Questions on scene geometry
-*-*-
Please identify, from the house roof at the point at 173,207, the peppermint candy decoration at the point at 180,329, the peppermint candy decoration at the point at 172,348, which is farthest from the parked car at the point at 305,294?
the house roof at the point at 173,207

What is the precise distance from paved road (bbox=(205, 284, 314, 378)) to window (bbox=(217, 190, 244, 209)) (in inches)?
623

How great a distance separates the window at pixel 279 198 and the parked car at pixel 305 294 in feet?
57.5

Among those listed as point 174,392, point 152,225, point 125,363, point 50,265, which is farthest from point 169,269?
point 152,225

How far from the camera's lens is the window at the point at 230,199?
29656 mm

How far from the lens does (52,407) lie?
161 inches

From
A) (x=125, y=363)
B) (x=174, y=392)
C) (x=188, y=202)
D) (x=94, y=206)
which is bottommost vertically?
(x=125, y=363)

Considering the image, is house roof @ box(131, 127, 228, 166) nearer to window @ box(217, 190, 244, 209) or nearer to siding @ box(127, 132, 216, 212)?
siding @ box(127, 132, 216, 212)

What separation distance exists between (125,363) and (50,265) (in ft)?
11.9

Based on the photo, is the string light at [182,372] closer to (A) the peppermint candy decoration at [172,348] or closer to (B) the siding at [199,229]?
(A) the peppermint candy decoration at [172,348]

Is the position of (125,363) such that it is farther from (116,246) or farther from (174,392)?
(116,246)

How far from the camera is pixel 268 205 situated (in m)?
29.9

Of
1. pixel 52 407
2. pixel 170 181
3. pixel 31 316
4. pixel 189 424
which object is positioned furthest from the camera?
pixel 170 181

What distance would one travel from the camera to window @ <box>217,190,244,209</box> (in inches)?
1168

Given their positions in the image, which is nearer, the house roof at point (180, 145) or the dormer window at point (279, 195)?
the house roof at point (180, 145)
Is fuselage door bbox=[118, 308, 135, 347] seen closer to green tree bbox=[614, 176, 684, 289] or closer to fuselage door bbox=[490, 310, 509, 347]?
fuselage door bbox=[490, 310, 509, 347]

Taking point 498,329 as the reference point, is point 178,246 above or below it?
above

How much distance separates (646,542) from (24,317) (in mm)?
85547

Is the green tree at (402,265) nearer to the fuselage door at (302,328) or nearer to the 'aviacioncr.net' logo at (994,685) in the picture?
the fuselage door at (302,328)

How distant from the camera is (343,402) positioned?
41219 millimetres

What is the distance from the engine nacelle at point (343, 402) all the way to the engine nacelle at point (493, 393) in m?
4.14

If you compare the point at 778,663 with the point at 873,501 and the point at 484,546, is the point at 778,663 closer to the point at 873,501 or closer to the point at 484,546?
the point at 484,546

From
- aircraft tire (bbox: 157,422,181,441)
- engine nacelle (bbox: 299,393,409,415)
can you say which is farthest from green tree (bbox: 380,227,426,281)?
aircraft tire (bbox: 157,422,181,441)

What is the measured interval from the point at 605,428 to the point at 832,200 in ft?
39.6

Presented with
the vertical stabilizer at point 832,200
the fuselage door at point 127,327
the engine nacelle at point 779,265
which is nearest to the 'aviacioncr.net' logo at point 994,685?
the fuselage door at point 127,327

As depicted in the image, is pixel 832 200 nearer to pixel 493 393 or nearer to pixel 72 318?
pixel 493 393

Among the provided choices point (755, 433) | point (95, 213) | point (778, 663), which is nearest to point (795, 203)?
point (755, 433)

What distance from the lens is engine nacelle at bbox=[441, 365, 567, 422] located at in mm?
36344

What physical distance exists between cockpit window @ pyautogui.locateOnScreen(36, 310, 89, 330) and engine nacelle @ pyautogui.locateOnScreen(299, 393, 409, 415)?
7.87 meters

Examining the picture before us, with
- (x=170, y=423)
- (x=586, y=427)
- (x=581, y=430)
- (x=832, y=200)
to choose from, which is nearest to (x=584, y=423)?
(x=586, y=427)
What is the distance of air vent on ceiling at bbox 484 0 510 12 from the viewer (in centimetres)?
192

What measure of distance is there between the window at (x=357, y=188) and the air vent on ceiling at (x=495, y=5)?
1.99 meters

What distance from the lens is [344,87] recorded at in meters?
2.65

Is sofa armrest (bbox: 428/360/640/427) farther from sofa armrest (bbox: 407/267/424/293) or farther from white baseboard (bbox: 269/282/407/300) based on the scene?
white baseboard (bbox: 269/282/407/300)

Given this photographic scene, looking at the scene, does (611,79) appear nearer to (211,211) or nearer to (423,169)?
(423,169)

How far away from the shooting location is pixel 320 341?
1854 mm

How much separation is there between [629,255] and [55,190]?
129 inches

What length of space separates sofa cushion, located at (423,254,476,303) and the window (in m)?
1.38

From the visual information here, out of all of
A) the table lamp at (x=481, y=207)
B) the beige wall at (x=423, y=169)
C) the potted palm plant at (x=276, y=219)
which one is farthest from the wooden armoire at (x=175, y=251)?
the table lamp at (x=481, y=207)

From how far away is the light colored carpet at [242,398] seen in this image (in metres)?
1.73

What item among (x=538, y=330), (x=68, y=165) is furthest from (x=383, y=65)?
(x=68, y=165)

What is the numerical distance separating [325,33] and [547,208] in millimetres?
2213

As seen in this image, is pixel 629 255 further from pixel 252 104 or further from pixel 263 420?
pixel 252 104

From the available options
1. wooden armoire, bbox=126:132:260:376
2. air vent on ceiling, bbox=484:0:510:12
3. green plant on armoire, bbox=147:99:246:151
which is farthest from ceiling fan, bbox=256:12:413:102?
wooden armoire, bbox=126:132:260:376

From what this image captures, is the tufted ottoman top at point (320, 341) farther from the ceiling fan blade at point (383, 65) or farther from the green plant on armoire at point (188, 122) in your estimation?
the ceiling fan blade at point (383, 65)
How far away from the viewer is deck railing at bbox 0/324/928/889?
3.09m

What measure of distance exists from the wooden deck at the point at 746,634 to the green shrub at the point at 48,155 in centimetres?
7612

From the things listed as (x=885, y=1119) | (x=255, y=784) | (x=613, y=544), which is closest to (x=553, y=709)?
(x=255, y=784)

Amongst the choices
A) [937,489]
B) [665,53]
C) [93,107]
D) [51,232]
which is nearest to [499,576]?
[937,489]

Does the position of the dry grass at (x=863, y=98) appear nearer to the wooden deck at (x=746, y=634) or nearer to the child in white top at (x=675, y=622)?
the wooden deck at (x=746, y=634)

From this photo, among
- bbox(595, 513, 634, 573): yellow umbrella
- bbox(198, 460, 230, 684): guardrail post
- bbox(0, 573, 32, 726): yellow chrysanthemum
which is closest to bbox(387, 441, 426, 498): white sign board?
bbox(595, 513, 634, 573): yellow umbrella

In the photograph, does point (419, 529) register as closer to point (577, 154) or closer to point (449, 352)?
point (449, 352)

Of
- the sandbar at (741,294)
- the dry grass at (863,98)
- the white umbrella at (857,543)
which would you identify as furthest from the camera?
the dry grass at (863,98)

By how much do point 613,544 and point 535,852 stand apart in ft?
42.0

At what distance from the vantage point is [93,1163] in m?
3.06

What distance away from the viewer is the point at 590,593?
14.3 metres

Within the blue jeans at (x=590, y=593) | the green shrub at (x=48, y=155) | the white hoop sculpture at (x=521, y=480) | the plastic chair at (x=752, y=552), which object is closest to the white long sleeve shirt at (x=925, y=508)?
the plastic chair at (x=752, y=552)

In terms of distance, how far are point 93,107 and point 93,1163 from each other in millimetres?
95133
-*-*-
• Task goal:
Retype all of the records above, changing nothing.

• Task answer:
Please identify, from the house roof at the point at 173,207, the peppermint candy decoration at the point at 180,329, the peppermint candy decoration at the point at 172,348, which is farthest from the parked car at the point at 305,294?
the house roof at the point at 173,207

What is the precise distance from paved road (bbox=(205, 284, 314, 378)) to window (bbox=(217, 190, 244, 209)) (in inches)?
623

How great a distance separates the window at pixel 279 198 and the parked car at pixel 305 294 in feet?
57.5

Among those listed as point 174,392, point 152,225, point 125,363, point 50,265, which is farthest from point 169,269?
point 152,225

How far from the camera's lens is the window at the point at 230,199?
29656 mm

How far from the lens does (52,407) lie?
161 inches

From
A) (x=125, y=363)
B) (x=174, y=392)
C) (x=188, y=202)
D) (x=94, y=206)
which is bottommost vertically?
(x=125, y=363)

Considering the image, is house roof @ box(131, 127, 228, 166) nearer to window @ box(217, 190, 244, 209) or nearer to siding @ box(127, 132, 216, 212)?
siding @ box(127, 132, 216, 212)

What separation distance exists between (125,363) and (50,265) (in ft)?
11.9

Based on the photo, is the string light at [182,372] closer to (A) the peppermint candy decoration at [172,348] or closer to (B) the siding at [199,229]?
(A) the peppermint candy decoration at [172,348]

Is the position of (125,363) such that it is farther from (116,246) or farther from (174,392)?
(116,246)

How far from the camera is pixel 268 205 situated (in m)?
29.9

Of
1. pixel 52 407
2. pixel 170 181
3. pixel 31 316
4. pixel 189 424
which object is positioned furthest from the camera?
pixel 170 181

What distance would one travel from the camera to window @ <box>217,190,244,209</box> (in inches)?
1168

Given their positions in the image, which is nearer, the house roof at point (180, 145) or the dormer window at point (279, 195)?
the house roof at point (180, 145)
Is fuselage door bbox=[118, 308, 135, 347] seen closer to green tree bbox=[614, 176, 684, 289] or closer to fuselage door bbox=[490, 310, 509, 347]?
fuselage door bbox=[490, 310, 509, 347]

Taking point 498,329 as the reference point, is point 178,246 above or below it?
above

How much distance separates (646,542) from (24,317) (in mm)?
85547

Is the green tree at (402,265) nearer to the fuselage door at (302,328) or nearer to the 'aviacioncr.net' logo at (994,685) in the picture?
the fuselage door at (302,328)

How distant from the camera is (343,402) positioned?
41219 millimetres

What is the distance from the engine nacelle at point (343, 402) all the way to the engine nacelle at point (493, 393) in m?
4.14

If you compare the point at 778,663 with the point at 873,501 and the point at 484,546, is the point at 778,663 closer to the point at 873,501 or closer to the point at 484,546?
the point at 484,546

From
- aircraft tire (bbox: 157,422,181,441)
- engine nacelle (bbox: 299,393,409,415)
can you say which is farthest from green tree (bbox: 380,227,426,281)?
aircraft tire (bbox: 157,422,181,441)

What is the measured interval from the point at 605,428 to the point at 832,200 in ft?
39.6

Presented with
the vertical stabilizer at point 832,200
the fuselage door at point 127,327
the engine nacelle at point 779,265
which is nearest to the 'aviacioncr.net' logo at point 994,685?
the fuselage door at point 127,327

As depicted in the image, is pixel 832 200 nearer to pixel 493 393 or nearer to pixel 72 318?
pixel 493 393

Among the provided choices point (755, 433) | point (95, 213) | point (778, 663), which is nearest to point (795, 203)?
point (755, 433)

What distance from the lens is engine nacelle at bbox=[441, 365, 567, 422] located at in mm?
36344

What physical distance exists between cockpit window @ pyautogui.locateOnScreen(36, 310, 89, 330) and engine nacelle @ pyautogui.locateOnScreen(299, 393, 409, 415)?
7.87 meters

Examining the picture before us, with
- (x=170, y=423)
- (x=586, y=427)
- (x=581, y=430)
- (x=832, y=200)
to choose from, which is nearest to (x=584, y=423)?
(x=586, y=427)
What is the distance of air vent on ceiling at bbox 484 0 510 12 from the viewer (in centimetres)?
192

What measure of distance is there between the window at (x=357, y=188) and the air vent on ceiling at (x=495, y=5)?
1.99 meters

What distance from the lens is [344,87] recorded at in meters?
2.65

Is sofa armrest (bbox: 428/360/640/427) farther from sofa armrest (bbox: 407/267/424/293) or farther from white baseboard (bbox: 269/282/407/300) based on the scene?
white baseboard (bbox: 269/282/407/300)

Given this photographic scene, looking at the scene, does (611,79) appear nearer to (211,211) or nearer to (423,169)?
(423,169)

How far away from the shooting location is pixel 320 341?
1854 mm

How much separation is there between [629,255] and [55,190]?
129 inches

What length of space separates sofa cushion, located at (423,254,476,303) and the window (in m)?
1.38

From the visual information here, out of all of
A) the table lamp at (x=481, y=207)
B) the beige wall at (x=423, y=169)
C) the potted palm plant at (x=276, y=219)
which one is farthest from the wooden armoire at (x=175, y=251)?
the table lamp at (x=481, y=207)

From how far away is the light colored carpet at [242,398] seen in this image (in metres)?
1.73

What item among (x=538, y=330), (x=68, y=165) is furthest from (x=383, y=65)?
(x=68, y=165)

What is the numerical distance separating [325,33] and [547,208] in millimetres?
2213

As seen in this image, is pixel 629 255 further from pixel 252 104 or further from pixel 263 420?
pixel 252 104

From the available options
1. wooden armoire, bbox=126:132:260:376
2. air vent on ceiling, bbox=484:0:510:12
3. green plant on armoire, bbox=147:99:246:151
which is farthest from ceiling fan, bbox=256:12:413:102?
wooden armoire, bbox=126:132:260:376

From what this image captures, is the tufted ottoman top at point (320, 341) farther from the ceiling fan blade at point (383, 65) or farther from the green plant on armoire at point (188, 122) in your estimation?
the ceiling fan blade at point (383, 65)
How far away from the viewer is deck railing at bbox 0/324/928/889?
3.09m

What measure of distance exists from the wooden deck at the point at 746,634 to the green shrub at the point at 48,155 in centimetres?
7612

From the things listed as (x=885, y=1119) | (x=255, y=784) | (x=613, y=544), which is closest to (x=553, y=709)?
(x=255, y=784)

Amongst the choices
A) [937,489]
B) [665,53]
C) [93,107]
D) [51,232]
which is nearest to [499,576]?
[937,489]

Does the position of the dry grass at (x=863, y=98) appear nearer to the wooden deck at (x=746, y=634) or nearer to the child in white top at (x=675, y=622)?
the wooden deck at (x=746, y=634)

From this photo, among
- bbox(595, 513, 634, 573): yellow umbrella
- bbox(198, 460, 230, 684): guardrail post
- bbox(0, 573, 32, 726): yellow chrysanthemum
which is closest to bbox(387, 441, 426, 498): white sign board?
bbox(595, 513, 634, 573): yellow umbrella

In the photograph, does point (419, 529) register as closer to point (577, 154) or closer to point (449, 352)?
point (449, 352)

Of
- the sandbar at (741,294)
- the dry grass at (863,98)
- the white umbrella at (857,543)
which would you identify as furthest from the camera?
the dry grass at (863,98)

By how much do point 613,544 and point 535,852 stand apart in ft?
42.0

At what distance from the vantage point is [93,1163] in m?
3.06

What distance away from the viewer is the point at 590,593?
14.3 metres

Within the blue jeans at (x=590, y=593) | the green shrub at (x=48, y=155) | the white hoop sculpture at (x=521, y=480) | the plastic chair at (x=752, y=552), which object is closest to the white long sleeve shirt at (x=925, y=508)?
the plastic chair at (x=752, y=552)

In terms of distance, how far are point 93,107 and point 93,1163 from each other in millimetres?
95133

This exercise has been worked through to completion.